▸ **YOUR TASKS**:
1. Update the book review from "Claiming Your Place at the Fire: Living" up to and including "your life purpose.", replacing "Fire" with "Hearth".
2. In the book review, list every question quoted as returning in the second half of life.
3. Answer these from the book review:
(a) Who published the book, and in what year?
(b) At what age does mid-life often begin, by the reviewer's reading of the authors?
(c) What unique opportunity does the second half of life offer, according to the authors?

▸ **DOCUMENT EXTRACT**:
------------------------

Claiming Your Place at the Fire: Living the Second Half of Your Life on Purpose

by Richard J. Leider and David A. Shapiro (Berrett- Koehler, 2004)

 

What are the big take-aways?

 

In many ways a leadership book for readers of all ages, Claiming Your Place at the Fire provides structured inquiries for exploring, (re-)identifying and owning what I sometimes refer to as your “Big-O Offer” to the world: your life purpose.

 

Why do I like it?

 

I like the book’s open-hearted and down-to-earth manner of encouraging the reader to take a fear-free approach to the powerful types of growth that can only occur around “mid-life.”  My sense is that the authors loosely define mid-life as the age when a person becomes self-authoring, which is often in the late thirties and beyond, but they also cite some very young exceptions.  Leider and Shapiro’s basic philosophy is this:

 

In the second half of life, the same questions that drive our conception of the good life during the first half inevitably return.  Who am I?  Where do I belong? What do I care about? What is my life’s purpose?  [Authors’ emphases.]  Only now, in the second half, we have a unique opportunity to be the author of our own story.  We have a chance to rewrite it, rather than simply replicate the first half.

------------------------

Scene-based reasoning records
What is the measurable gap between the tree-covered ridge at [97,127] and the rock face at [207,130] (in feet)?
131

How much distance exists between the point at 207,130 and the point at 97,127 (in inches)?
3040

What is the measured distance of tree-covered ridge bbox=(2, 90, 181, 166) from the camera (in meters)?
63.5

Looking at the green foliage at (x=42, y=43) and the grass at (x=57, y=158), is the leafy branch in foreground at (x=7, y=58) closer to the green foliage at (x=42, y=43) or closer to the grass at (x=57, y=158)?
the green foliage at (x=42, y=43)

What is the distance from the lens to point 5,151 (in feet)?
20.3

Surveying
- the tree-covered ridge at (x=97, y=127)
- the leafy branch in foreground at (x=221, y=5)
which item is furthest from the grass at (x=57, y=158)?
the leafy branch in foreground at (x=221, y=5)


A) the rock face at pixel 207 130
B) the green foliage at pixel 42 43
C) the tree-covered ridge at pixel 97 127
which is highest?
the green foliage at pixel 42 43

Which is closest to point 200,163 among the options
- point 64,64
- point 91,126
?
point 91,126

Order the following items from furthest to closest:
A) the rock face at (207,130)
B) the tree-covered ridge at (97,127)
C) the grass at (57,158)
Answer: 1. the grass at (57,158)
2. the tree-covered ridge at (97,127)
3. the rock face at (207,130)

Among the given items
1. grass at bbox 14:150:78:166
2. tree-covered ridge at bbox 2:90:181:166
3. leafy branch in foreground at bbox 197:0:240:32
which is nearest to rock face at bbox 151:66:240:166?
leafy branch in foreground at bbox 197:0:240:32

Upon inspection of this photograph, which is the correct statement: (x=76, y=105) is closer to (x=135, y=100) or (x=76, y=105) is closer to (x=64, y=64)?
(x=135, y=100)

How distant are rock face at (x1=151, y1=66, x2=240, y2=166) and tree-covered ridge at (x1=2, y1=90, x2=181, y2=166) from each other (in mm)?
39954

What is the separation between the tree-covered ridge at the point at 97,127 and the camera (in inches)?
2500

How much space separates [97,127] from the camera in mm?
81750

------------------------

▸ **WORKED SOLUTIONS**:
1.
Claiming Your Place at the Hearth: Living the Second Half of Your Life on Purpose

by Richard J. Leider and David A. Shapiro (Berrett- Koehler, 2004)

 

What are the big take-aways?

 

In many ways a leadership book for readers of all ages, Claiming Your Place at the Hearth provides structured inquiries for exploring, (re-)identifying and owning what I sometimes refer to as your “Big-O Offer” to the world: your life purpose.

2.
Who am I?
Where do I belong?
What do I care about?
What is my life's purpose?

3.
(a) Berrett-Koehler, 2004
(b) Often in the late thirties and beyond
(c) To be the author of our own story